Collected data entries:
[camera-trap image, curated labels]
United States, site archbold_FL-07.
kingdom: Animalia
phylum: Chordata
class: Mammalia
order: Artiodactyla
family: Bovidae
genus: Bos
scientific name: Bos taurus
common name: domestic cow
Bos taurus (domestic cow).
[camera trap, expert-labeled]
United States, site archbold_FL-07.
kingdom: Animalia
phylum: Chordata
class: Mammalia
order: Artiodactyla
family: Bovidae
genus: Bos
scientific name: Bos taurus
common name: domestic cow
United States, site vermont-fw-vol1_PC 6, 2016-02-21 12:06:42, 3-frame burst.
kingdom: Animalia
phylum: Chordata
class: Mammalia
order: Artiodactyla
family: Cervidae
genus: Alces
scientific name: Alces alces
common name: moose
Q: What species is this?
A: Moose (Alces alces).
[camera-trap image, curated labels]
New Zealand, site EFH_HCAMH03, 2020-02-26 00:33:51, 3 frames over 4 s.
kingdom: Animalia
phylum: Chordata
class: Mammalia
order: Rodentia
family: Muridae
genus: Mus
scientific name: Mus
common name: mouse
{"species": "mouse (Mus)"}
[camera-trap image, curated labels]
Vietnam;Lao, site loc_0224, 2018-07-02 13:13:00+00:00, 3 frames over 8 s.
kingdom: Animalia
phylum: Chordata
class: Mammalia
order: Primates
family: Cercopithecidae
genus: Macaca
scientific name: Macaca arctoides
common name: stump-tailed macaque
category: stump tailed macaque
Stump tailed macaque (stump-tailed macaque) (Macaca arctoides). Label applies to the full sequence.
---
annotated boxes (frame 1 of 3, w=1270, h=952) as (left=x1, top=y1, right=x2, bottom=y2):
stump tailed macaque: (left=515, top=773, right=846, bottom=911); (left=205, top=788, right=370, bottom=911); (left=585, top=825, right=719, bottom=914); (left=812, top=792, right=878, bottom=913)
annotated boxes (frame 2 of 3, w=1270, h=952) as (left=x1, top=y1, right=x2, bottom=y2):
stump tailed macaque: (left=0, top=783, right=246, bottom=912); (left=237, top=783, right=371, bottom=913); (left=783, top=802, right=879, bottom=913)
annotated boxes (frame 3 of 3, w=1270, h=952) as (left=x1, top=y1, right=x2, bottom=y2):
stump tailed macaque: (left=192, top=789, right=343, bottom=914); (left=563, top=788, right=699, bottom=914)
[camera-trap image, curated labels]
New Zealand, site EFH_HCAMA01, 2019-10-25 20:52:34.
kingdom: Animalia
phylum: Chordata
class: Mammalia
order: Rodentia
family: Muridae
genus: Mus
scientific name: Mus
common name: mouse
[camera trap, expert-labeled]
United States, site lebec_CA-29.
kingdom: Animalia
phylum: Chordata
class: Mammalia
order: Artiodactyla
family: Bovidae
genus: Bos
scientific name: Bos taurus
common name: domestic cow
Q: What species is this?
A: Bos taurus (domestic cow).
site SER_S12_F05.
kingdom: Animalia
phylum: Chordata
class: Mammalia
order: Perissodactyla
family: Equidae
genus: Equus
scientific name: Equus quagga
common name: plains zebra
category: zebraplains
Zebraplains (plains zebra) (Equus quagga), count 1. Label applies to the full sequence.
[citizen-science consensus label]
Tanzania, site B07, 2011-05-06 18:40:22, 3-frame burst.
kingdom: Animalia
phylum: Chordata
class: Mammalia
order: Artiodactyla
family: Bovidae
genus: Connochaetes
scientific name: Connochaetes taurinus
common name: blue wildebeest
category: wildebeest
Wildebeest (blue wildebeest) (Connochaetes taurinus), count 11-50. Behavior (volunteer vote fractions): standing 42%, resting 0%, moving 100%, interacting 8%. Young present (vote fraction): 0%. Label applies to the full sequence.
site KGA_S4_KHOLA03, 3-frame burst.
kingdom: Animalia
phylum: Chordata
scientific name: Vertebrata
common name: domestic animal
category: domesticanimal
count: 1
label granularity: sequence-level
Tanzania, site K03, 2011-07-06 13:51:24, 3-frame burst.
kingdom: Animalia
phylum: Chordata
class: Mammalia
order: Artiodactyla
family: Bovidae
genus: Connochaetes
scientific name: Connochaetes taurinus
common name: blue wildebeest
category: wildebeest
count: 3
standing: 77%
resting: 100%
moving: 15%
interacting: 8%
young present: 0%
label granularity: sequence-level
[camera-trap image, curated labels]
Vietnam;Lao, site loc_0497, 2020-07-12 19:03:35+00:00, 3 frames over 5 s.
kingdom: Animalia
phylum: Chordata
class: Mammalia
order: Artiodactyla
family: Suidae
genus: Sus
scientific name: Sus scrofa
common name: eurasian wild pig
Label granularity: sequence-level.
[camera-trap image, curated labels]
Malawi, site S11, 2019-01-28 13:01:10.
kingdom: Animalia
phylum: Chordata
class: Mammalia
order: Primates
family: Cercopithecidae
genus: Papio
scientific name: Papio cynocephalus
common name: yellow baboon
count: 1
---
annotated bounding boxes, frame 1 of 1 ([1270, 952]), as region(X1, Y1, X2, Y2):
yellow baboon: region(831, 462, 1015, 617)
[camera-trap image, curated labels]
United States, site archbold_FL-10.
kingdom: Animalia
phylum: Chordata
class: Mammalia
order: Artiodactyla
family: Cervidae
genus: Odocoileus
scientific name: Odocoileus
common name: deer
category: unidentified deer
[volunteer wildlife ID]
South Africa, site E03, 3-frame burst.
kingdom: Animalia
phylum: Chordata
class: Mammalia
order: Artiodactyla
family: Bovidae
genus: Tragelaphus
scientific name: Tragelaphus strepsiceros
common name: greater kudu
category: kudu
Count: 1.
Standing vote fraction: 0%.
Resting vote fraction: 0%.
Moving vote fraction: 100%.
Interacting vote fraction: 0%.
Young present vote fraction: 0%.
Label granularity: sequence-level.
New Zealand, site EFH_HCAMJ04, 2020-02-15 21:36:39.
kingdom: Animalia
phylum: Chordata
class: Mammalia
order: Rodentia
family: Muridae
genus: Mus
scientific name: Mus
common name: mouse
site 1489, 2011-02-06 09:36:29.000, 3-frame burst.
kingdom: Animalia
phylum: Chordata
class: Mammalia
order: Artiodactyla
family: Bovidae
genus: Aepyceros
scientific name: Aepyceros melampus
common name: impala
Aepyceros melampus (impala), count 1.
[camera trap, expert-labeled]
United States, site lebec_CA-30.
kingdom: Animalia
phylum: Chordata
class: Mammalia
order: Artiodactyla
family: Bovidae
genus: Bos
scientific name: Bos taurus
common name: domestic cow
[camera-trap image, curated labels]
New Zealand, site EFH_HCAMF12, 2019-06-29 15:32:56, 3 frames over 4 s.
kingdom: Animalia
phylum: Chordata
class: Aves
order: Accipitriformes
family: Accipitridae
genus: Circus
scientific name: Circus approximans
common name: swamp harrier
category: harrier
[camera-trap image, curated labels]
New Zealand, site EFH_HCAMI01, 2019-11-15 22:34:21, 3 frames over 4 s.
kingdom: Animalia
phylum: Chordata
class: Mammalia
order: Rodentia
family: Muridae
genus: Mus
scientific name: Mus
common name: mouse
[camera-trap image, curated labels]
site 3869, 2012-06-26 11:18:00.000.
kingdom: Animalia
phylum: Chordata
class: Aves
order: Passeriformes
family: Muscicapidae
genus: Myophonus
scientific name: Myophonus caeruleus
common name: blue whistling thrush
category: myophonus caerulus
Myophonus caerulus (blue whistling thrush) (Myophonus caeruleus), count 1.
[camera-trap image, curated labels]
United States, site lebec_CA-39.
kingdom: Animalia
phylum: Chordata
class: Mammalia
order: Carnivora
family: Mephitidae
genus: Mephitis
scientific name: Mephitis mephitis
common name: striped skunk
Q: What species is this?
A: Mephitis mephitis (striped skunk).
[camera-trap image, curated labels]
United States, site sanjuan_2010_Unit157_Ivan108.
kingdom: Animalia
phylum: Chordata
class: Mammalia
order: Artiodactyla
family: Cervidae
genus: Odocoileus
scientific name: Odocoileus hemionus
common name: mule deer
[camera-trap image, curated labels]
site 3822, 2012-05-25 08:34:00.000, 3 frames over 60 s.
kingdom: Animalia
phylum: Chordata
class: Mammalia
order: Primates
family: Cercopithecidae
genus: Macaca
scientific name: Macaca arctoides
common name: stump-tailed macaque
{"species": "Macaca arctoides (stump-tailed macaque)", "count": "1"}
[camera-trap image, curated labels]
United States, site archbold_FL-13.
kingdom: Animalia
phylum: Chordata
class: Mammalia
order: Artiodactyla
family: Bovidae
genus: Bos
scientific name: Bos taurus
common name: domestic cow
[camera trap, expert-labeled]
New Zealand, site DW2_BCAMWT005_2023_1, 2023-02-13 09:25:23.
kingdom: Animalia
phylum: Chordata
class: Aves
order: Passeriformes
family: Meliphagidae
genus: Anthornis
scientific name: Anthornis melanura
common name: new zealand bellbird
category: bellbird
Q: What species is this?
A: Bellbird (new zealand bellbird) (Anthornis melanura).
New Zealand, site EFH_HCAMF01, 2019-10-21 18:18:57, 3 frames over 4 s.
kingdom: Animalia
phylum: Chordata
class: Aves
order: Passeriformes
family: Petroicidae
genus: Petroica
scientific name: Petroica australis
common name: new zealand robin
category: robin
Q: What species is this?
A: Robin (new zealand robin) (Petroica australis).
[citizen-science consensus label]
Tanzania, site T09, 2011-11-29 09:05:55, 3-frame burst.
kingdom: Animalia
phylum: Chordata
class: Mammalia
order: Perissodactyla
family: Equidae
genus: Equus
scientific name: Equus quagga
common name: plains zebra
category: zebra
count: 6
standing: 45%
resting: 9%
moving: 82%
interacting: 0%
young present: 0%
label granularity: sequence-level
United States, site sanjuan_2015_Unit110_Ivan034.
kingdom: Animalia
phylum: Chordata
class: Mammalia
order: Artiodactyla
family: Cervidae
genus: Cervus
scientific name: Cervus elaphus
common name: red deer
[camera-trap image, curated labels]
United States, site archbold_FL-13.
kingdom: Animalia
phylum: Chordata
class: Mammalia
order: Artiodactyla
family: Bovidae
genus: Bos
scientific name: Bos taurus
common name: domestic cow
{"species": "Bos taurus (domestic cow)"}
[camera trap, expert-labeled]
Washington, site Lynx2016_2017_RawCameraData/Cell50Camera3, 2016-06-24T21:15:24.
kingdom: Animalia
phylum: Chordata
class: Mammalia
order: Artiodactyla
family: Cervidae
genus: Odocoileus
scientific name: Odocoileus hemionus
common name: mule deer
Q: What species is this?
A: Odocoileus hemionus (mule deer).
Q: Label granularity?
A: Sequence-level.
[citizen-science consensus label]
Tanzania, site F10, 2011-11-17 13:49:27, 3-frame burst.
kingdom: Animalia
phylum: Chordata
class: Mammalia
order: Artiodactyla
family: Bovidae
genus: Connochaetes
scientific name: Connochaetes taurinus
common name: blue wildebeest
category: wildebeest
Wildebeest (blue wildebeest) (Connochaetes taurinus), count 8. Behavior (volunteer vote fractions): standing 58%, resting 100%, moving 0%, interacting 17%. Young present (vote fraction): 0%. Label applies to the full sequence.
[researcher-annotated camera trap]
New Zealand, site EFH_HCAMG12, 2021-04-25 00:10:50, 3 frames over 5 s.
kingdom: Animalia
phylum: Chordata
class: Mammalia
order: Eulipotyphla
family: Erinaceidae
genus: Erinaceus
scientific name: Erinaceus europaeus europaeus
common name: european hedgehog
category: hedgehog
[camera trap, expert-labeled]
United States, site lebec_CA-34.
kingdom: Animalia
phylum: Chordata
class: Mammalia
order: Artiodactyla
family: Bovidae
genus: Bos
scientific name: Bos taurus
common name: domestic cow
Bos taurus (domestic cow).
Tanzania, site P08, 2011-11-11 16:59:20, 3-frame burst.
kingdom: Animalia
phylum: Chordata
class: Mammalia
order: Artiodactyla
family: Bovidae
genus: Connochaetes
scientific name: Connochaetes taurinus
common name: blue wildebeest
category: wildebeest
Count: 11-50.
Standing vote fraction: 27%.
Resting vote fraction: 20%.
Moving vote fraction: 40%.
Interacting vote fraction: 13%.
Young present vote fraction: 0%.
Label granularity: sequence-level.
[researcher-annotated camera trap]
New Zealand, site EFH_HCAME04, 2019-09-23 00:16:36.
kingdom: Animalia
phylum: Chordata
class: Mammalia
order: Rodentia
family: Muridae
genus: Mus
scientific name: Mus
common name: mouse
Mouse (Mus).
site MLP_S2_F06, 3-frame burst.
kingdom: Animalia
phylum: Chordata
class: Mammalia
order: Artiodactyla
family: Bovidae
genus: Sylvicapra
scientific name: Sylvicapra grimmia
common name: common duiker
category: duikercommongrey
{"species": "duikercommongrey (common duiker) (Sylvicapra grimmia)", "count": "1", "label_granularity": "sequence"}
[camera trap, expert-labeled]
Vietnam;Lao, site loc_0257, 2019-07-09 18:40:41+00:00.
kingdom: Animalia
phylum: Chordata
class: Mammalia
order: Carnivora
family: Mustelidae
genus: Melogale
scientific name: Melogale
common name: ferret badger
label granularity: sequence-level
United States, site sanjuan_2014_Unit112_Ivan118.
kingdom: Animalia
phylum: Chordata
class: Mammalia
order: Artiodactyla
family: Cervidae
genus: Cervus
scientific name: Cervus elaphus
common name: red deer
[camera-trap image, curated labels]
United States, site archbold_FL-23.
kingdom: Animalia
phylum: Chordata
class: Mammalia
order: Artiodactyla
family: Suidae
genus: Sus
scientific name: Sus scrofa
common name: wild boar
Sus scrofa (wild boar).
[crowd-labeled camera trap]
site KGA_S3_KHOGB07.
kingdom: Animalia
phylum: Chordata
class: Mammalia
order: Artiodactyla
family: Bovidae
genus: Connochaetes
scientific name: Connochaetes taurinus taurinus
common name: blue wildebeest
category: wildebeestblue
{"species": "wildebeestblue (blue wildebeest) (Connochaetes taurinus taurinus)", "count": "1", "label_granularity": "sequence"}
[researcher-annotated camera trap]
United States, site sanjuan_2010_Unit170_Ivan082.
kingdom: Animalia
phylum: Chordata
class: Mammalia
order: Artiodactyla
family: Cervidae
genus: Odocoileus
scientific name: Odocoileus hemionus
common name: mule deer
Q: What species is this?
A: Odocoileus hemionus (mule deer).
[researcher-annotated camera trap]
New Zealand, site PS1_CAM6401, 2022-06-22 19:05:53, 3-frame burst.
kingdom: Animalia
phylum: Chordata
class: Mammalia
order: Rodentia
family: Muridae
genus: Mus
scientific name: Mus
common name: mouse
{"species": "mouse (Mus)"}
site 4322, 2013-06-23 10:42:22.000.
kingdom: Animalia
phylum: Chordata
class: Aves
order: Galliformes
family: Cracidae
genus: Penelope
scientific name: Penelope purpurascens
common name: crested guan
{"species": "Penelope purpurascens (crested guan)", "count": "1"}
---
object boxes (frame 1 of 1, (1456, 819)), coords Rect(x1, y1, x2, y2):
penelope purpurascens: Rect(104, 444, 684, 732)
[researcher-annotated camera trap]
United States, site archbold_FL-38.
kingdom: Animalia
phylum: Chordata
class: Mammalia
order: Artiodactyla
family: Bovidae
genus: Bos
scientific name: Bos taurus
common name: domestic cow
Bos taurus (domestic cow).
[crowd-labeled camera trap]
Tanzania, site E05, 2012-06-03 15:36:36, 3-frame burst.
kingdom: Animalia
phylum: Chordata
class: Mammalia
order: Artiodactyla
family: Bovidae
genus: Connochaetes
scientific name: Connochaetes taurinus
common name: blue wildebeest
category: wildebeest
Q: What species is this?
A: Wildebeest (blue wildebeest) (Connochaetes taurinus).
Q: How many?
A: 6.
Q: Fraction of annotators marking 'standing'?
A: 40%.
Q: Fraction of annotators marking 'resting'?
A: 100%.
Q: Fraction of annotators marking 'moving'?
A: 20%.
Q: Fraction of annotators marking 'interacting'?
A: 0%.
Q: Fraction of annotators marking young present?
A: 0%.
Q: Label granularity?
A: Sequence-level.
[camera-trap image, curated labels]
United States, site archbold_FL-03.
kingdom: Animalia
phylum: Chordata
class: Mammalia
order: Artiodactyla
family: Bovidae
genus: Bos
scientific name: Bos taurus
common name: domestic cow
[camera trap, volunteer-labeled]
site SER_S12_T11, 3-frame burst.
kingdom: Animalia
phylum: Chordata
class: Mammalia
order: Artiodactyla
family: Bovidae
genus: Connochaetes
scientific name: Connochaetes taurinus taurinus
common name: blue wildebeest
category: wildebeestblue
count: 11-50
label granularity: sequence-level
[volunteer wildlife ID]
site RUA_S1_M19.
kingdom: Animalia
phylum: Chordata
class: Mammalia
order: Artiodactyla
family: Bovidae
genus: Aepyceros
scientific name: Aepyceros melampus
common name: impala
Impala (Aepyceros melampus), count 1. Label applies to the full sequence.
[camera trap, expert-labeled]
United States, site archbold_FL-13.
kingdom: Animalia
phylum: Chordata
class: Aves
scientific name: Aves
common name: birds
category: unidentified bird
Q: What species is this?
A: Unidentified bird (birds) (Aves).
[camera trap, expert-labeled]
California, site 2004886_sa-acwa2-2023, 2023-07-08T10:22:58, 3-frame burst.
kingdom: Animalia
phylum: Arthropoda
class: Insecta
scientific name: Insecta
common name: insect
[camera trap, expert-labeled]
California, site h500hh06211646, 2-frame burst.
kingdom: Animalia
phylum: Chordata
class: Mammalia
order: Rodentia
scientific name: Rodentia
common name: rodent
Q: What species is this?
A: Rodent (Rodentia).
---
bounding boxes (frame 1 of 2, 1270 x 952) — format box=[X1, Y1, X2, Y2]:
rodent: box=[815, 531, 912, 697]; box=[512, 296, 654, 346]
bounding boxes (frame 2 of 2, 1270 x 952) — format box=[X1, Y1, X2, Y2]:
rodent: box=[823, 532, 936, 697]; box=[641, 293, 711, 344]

ACTIVITY — Which lines hold the word "grimmia"? Return all of them from the records above.

RESULT OF THIS EXERCISE —
scientific name: Sylvicapra grimmia
{"species": "duikercommongrey (common duiker) (Sylvicapra grimmia)", "count": "1", "label_granularity": "sequence"}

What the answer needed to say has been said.